Goodbye to trying to change your partner.
Focus on understanding, accepting, and loving them for who they are.
After all, it’s these differences that often make a relationship enjoyable!
9) Forgetting to nurture your relationship
A relationship is like a garden. It needs consistent care and attention to flourish.
You can only plant the seeds and expect them to grow with water, sunshine, and a little love.
Nurturing your relationship means spending quality time together, expressing your love and appreciation regularly, and never stopping dating each other.
It means working through problems together, supporting each other’s dreams and goals, and continually finding ways to keep the spark alive.
Make nurturing your relationship a priority.
Because at the end of the day, it’s the love, care, and effort you put into your relationship that genuinely makes it thrive.
The heart of the matter
A relationship is a delicate dance of love, understanding, and compromise.

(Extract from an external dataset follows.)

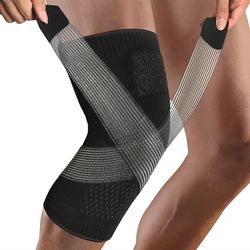 1pc compression knee brace sports knee pads anti-slip strap nylon breathable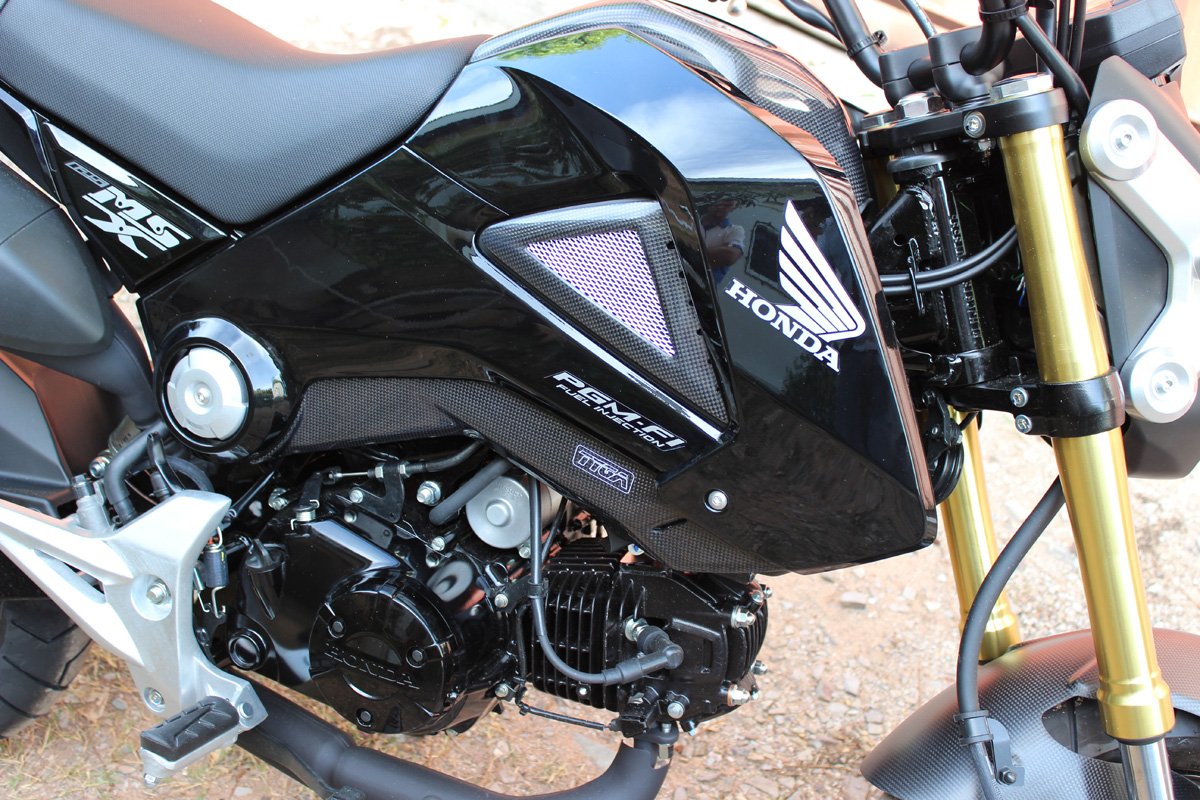 Tank Grilles, Pair (Carbon), MSX125 - Image 2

It’s not always easy, but it’s unquestionably worth it.
The behaviors we’ve discussed are not just random habits. They carry weight and directly impact the happiness and harmony in our relationships.
Letting go of these behaviors won’t happen overnight.

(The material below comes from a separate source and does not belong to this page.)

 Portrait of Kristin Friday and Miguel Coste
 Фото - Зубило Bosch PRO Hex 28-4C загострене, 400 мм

It’s a process – a journey of conscious choices and deliberate actions towards building a healthier, happier relationship.
Each relationship has its unique rhythm. There’s no one-size-fits-all blueprint for happiness.
What works for one couple might not work for another. But the willingness to reflect, learn, and grow together is universal.
Take a moment to reflect on your relationship.
How many of these behaviors resonate with you? How many are you willing to let go of for happiness?
After all, at the end of the day, our choices shape our happy relationships and our lives.